◆ SELECTED TEXT ◆
Twenty-two-year-old Australian woman Cassandra Sainsbury was arrested on April 11 at El Dorado airport in Bogota, Colombia. Sainsbury was due to return to Australia via London. Her suitcase contained 5.8kg of cocaine.
Sainsbury could be imprisoned for 12-to-25 years if convicted of trafficking such a large quantity of cocaine.
What next for Sainsbury?
Sainsbury claims she met a man during her stay in Colombia who took her sightseeing. She has told family and lawyers he sold her a bulk package of headphones, which she intended to give as gifts to her bridal party at her planned wedding.
Sainsbury’s mother and sister claim that she put 18 individually wrapped packages into her suitcase unopened, and had no idea these contained cocaine rather than headphones.
Yesterday, Channel 7 News reported that US Drug Enforcement Agency officials tipped off Colombian police that Sainsbury might try to leave Colombia with drugs. This tip was delivered on April 5, two days after Sainsbury’s arrival in Colombia.
Should Sainsbury plead guilty to trafficking charges, and provide information on the man who gave her the packages, she might receive a sentence of four-to-six years’ imprisonment. However, should she decide to plead not guilty, Sainsbury could wait between three and four years for a trial.
The risks of prejudgement
Sainsbury’s family have sought donations online to help fund her defence. Some have responded with support; however, the fundraising site also attracted multiple comments presuming Sainbury’s guilt. It has now been shut down.
Media outlets are obliged to ensure a standard of reporting that supports the fairness of the criminal justice process. For example, by identifying a person as an “alleged” offender, media reports do not presume guilt before it can be tested through a properly conducted trial.

◆ DATA LINES ◆
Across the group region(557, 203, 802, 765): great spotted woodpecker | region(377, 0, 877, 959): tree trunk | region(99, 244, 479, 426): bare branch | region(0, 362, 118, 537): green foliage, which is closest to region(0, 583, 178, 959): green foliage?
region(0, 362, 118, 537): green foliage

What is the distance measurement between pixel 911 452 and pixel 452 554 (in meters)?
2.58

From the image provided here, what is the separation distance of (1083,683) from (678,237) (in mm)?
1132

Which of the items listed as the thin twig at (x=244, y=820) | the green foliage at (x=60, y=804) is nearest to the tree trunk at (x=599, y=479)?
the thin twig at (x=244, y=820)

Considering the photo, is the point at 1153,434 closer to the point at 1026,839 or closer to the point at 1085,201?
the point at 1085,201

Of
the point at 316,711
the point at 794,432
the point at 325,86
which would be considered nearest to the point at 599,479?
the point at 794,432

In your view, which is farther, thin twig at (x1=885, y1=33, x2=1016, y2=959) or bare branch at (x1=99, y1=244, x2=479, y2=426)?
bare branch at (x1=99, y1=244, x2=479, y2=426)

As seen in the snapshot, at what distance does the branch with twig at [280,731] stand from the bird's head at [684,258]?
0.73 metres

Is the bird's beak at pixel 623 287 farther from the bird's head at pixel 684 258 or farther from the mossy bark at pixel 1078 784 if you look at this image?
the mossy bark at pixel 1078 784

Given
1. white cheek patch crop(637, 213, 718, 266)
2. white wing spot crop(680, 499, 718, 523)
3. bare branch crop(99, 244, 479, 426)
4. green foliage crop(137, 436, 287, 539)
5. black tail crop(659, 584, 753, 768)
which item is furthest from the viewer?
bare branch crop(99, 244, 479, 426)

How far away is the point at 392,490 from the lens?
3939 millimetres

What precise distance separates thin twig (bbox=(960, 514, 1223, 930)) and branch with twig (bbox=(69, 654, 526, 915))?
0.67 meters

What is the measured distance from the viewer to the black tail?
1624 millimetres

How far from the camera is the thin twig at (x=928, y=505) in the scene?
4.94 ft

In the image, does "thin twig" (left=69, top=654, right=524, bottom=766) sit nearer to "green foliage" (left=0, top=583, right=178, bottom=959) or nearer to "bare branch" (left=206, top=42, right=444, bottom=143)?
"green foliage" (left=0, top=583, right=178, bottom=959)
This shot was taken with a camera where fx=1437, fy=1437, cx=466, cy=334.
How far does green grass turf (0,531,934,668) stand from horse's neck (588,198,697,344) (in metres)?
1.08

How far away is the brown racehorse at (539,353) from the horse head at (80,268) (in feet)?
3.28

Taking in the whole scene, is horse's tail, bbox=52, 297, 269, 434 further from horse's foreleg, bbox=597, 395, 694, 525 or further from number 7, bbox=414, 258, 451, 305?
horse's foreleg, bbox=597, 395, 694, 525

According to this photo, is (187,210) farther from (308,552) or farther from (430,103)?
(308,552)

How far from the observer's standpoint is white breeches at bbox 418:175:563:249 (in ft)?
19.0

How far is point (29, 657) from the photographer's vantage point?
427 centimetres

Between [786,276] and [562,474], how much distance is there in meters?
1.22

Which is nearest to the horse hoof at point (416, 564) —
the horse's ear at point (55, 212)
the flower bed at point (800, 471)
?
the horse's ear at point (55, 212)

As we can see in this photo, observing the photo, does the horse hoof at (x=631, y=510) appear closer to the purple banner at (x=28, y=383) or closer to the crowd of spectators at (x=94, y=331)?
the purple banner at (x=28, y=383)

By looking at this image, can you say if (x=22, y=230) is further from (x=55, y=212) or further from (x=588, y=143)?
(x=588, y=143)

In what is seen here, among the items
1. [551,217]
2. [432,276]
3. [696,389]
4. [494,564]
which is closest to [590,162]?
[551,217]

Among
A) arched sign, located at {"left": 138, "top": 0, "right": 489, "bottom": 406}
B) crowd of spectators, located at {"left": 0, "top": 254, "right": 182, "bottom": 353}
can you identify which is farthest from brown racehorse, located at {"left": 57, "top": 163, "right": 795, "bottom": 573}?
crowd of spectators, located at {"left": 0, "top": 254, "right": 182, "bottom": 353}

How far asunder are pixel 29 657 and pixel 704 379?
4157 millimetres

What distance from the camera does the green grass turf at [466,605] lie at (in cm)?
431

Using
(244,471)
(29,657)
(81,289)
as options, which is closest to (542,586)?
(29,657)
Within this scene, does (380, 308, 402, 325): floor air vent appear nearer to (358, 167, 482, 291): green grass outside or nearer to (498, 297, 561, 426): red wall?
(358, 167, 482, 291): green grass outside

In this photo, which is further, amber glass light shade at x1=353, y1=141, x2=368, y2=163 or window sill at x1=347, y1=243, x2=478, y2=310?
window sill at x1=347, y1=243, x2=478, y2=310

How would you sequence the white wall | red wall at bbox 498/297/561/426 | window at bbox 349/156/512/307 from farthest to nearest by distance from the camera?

◆ TASK DESCRIPTION ◆
In the text about Cassandra Sainsbury's arrest, swap every "cocaine" for "heroin" in everything from "Twenty-two-year-old Australian woman" down to "quantity of cocaine.", and write out that stretch.

◆ COMPLETE OUTPUT ◆
Twenty-two-year-old Australian woman Cassandra Sainsbury was arrested on April 11 at El Dorado airport in Bogota, Colombia. Sainsbury was due to return to Australia via London. Her suitcase contained 5.8kg of heroin.
Sainsbury could be imprisoned for 12-to-25 years if convicted of trafficking such a large quantity of heroin.